Cardiac MRI can be performed in a medical imaging facility or in a hospital. Before your procedure, a contrast dye may be injected to accentuate your heart and blood vessels in a vein in your arm. You may feel discomfort from the needle or a cool feeling when the contrast dye is injected. The MRI machine is a large, tunnel-like machine with a table. You lie still on the table and the table slides into the machine. You will hear loud humming, tapping and buzzing when you are inside the machine while pictures of your heart are being taken. You can listen to and talk to the technician conducting the test while in the machine. The technician may ask you to hold your breath for a few seconds during the test.

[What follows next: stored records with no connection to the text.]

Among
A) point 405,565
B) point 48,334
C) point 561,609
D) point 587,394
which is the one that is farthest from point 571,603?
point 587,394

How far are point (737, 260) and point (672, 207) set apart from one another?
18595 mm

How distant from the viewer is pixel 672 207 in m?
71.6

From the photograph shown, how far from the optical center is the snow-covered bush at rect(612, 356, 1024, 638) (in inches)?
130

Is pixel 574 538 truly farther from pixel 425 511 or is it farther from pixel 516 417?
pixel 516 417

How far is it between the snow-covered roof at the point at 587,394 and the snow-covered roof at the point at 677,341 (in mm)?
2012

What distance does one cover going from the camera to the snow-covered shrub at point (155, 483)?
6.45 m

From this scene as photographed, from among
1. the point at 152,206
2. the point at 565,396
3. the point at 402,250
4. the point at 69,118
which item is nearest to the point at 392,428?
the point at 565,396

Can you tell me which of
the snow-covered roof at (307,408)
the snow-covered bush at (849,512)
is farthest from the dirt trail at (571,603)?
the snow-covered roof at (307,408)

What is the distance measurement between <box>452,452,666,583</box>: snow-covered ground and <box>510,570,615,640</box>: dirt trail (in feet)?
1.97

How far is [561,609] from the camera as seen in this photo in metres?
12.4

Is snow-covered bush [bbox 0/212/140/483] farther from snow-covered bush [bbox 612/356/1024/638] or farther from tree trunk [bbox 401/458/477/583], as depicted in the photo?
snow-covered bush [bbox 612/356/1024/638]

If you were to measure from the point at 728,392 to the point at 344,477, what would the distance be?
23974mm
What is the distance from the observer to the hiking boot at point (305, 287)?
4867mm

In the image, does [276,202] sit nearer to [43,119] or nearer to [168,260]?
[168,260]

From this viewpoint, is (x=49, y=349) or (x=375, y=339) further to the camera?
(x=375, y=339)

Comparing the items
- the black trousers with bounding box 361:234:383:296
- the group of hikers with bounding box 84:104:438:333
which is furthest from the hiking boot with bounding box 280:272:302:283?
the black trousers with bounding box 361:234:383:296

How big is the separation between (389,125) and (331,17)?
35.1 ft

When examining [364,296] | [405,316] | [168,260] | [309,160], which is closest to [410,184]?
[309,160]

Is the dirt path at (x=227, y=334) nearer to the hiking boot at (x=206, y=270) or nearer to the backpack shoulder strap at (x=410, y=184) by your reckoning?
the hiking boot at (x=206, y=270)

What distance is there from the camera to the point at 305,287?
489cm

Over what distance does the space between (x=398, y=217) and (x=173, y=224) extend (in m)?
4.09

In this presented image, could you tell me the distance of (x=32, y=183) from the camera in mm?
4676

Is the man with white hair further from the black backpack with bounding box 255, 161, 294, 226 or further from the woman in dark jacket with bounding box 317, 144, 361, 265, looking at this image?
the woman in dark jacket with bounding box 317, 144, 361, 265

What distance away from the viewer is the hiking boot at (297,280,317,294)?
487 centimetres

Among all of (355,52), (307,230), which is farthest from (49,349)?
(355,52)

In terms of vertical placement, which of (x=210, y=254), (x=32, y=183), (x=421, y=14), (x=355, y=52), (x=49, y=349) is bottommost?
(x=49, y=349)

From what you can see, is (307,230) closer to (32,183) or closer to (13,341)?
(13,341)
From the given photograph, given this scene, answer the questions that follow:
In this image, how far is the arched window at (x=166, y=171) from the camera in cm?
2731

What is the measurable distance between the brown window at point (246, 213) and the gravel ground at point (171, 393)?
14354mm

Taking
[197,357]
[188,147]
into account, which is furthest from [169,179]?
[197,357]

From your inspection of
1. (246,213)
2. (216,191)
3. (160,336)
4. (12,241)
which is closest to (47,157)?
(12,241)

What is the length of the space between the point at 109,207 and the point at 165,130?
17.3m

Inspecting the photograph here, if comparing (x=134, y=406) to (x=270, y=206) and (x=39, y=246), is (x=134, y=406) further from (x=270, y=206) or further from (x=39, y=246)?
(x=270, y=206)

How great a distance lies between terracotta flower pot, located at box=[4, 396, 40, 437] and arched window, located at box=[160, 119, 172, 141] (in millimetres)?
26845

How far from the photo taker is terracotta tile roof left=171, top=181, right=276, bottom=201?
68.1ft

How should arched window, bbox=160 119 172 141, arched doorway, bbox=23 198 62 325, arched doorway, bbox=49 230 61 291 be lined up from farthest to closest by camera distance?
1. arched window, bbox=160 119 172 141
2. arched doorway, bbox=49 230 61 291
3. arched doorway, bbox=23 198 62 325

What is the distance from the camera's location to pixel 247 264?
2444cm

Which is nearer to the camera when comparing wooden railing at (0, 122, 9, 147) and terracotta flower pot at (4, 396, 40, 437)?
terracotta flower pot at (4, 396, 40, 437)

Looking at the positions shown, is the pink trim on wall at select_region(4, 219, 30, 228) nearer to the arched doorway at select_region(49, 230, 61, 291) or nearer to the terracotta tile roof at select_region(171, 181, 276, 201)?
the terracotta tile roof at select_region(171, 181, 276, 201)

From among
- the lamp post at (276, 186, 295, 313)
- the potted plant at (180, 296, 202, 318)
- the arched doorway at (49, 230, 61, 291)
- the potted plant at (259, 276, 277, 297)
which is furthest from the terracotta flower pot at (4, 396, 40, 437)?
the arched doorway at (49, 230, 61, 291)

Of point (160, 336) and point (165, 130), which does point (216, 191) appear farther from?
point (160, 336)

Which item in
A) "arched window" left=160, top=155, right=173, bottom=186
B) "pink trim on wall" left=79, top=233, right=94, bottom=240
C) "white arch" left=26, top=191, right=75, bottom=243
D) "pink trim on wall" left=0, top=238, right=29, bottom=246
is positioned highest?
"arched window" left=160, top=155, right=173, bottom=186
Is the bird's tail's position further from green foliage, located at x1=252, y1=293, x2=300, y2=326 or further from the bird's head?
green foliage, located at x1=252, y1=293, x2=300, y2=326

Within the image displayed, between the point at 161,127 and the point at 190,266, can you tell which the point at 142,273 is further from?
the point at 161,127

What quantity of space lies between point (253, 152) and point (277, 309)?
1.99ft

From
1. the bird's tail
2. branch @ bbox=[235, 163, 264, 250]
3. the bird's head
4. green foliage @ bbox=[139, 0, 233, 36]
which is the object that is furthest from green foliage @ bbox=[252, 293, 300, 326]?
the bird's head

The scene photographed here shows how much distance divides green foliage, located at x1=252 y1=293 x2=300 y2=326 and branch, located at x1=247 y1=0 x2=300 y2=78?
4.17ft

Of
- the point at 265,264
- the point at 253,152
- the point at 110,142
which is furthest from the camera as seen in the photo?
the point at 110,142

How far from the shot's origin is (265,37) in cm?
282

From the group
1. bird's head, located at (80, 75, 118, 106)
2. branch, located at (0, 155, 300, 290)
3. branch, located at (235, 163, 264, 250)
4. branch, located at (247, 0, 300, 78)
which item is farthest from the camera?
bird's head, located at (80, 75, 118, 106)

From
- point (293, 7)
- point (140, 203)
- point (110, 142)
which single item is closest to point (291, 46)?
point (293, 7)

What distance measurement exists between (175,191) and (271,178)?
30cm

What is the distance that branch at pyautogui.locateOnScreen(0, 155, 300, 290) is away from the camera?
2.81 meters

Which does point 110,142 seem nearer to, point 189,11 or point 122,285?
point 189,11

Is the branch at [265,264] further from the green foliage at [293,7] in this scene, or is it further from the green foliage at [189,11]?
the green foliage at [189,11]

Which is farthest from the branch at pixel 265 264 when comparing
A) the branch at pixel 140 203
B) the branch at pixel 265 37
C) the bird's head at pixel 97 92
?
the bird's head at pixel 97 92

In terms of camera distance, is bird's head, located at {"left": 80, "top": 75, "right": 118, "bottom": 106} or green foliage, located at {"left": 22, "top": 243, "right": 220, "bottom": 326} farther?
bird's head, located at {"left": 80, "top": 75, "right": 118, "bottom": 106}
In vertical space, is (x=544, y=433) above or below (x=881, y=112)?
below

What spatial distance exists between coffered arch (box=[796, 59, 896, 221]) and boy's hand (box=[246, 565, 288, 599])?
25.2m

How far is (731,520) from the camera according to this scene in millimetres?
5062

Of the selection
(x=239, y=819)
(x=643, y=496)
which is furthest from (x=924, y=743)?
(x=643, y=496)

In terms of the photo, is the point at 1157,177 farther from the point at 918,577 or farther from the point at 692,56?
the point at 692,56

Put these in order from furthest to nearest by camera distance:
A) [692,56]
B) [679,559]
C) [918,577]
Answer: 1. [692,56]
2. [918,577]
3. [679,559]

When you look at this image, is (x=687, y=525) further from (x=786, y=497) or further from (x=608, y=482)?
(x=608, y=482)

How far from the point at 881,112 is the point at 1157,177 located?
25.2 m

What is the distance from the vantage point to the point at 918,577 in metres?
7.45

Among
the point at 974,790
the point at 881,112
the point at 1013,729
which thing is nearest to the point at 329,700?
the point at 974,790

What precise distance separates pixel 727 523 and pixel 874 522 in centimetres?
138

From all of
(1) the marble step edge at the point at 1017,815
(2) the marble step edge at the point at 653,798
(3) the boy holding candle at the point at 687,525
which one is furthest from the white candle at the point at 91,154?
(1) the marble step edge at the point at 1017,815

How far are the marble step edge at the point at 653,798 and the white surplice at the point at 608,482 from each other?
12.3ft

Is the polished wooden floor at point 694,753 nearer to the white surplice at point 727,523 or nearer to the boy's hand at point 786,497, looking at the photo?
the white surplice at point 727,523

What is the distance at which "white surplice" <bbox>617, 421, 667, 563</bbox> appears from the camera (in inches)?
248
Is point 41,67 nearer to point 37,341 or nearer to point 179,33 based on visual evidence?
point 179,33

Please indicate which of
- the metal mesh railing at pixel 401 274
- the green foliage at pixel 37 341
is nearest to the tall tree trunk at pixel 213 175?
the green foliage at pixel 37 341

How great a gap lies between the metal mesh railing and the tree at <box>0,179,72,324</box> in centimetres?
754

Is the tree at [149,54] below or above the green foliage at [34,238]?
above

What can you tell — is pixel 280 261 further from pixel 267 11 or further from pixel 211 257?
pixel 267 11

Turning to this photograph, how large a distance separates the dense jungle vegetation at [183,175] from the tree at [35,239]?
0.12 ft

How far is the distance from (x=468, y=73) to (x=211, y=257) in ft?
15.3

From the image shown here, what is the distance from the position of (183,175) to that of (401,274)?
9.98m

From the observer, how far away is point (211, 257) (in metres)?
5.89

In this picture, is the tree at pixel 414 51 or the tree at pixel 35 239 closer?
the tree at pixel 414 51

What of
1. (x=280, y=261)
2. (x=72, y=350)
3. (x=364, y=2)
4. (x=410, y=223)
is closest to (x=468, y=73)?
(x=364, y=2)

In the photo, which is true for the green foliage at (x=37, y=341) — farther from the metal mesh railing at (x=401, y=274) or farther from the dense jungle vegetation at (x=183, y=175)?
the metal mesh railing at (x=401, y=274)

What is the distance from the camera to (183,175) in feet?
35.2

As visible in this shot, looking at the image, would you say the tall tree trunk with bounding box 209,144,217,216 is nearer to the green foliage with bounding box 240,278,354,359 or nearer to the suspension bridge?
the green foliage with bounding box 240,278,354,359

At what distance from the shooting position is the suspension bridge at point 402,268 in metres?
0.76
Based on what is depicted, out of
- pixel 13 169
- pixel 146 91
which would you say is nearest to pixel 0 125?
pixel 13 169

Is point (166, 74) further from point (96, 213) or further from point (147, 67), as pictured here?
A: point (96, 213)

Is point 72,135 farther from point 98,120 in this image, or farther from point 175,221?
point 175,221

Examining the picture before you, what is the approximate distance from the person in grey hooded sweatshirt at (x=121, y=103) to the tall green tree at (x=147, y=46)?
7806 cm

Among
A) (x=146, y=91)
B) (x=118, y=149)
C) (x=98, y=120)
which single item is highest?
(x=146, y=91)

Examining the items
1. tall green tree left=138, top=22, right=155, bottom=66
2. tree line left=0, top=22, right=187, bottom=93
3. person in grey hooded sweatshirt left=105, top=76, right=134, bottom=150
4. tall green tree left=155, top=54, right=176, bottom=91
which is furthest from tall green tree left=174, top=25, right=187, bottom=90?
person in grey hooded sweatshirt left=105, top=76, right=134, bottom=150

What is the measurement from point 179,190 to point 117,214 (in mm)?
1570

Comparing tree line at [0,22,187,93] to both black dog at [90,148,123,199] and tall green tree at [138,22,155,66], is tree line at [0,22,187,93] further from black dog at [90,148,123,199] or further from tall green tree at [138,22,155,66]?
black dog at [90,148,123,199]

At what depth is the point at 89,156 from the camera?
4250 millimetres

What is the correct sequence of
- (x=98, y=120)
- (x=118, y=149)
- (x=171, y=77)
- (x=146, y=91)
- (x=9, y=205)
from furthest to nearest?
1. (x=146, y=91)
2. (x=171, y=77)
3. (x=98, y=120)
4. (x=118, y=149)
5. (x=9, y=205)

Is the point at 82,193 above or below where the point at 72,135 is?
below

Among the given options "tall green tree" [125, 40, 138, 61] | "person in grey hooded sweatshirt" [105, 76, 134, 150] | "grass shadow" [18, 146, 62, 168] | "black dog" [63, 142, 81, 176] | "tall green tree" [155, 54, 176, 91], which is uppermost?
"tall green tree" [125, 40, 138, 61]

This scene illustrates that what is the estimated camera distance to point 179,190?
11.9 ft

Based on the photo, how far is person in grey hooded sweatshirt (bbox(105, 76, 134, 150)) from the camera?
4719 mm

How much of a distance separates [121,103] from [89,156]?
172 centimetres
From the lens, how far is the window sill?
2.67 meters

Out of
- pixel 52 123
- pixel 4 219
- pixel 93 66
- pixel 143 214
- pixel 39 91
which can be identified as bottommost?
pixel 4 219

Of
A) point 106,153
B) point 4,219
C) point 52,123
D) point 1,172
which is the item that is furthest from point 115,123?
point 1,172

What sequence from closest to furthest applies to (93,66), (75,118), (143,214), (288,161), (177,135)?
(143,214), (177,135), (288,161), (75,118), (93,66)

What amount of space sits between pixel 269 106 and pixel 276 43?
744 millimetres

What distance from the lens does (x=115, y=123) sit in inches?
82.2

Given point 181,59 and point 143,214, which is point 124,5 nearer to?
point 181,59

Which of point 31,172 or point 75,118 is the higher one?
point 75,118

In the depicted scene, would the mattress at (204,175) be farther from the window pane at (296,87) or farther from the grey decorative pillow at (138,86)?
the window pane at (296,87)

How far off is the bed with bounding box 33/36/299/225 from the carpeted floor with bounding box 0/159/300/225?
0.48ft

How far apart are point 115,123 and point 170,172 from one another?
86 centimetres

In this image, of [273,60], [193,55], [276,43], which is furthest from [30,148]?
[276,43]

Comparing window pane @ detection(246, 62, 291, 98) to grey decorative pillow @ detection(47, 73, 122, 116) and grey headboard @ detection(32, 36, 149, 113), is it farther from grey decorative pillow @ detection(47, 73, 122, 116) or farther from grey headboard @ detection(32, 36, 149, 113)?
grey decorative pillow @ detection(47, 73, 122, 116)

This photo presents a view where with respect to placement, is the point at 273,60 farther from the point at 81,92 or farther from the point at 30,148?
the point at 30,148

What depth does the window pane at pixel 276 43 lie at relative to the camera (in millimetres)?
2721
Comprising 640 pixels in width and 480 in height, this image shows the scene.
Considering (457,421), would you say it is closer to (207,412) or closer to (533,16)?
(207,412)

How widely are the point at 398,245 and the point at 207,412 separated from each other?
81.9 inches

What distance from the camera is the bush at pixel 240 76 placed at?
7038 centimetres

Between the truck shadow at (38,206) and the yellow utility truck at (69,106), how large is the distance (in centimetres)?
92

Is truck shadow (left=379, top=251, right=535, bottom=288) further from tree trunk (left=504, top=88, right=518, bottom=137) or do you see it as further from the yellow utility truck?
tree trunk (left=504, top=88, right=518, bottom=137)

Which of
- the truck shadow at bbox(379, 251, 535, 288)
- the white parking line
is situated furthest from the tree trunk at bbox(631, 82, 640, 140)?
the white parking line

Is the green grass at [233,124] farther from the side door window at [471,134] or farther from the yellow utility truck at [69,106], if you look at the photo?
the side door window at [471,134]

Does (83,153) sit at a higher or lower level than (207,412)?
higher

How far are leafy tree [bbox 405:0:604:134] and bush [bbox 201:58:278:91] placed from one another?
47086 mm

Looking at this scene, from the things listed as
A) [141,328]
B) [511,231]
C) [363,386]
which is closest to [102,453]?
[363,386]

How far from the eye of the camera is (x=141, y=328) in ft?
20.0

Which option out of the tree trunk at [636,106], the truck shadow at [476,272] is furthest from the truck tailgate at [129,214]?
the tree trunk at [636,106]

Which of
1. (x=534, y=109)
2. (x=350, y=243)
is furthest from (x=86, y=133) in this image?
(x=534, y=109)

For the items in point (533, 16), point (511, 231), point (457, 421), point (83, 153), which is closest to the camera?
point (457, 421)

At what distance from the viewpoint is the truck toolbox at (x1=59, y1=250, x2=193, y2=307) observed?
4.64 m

Cardiac MRI has few risks. In rare cases, the contrast dye can harm people with kidney or liver disease or cause an allergic reaction. Researchers are investigating whether multiple injections of contrast dye, defined as four or more, can cause other adverse effects. Discuss with your doctor and the technicians conducting the test whether you are or might be pregnant. Let your doctor know if you are breastfeeding as the contrast dye can pass into your breast milk. If you need to have the contrast dye injected, you may want to pump and keep enough breast milk for one to two days after your test, or you can bottle-feed your baby during that time. Tell your doctor if you have:

  • A pacemaker or other implanted device, as the MRI device can damage these devices.
  • Metal in your body from previous surgeries as it can interfere with the MRI machine.
  • Metal on your body from piercings, jewelry, or some transdermal skin patches, as these can interfere with the MRI machine or cause burns. Tattoos can cause a problem because older tattoo inks can contain small amounts of metal.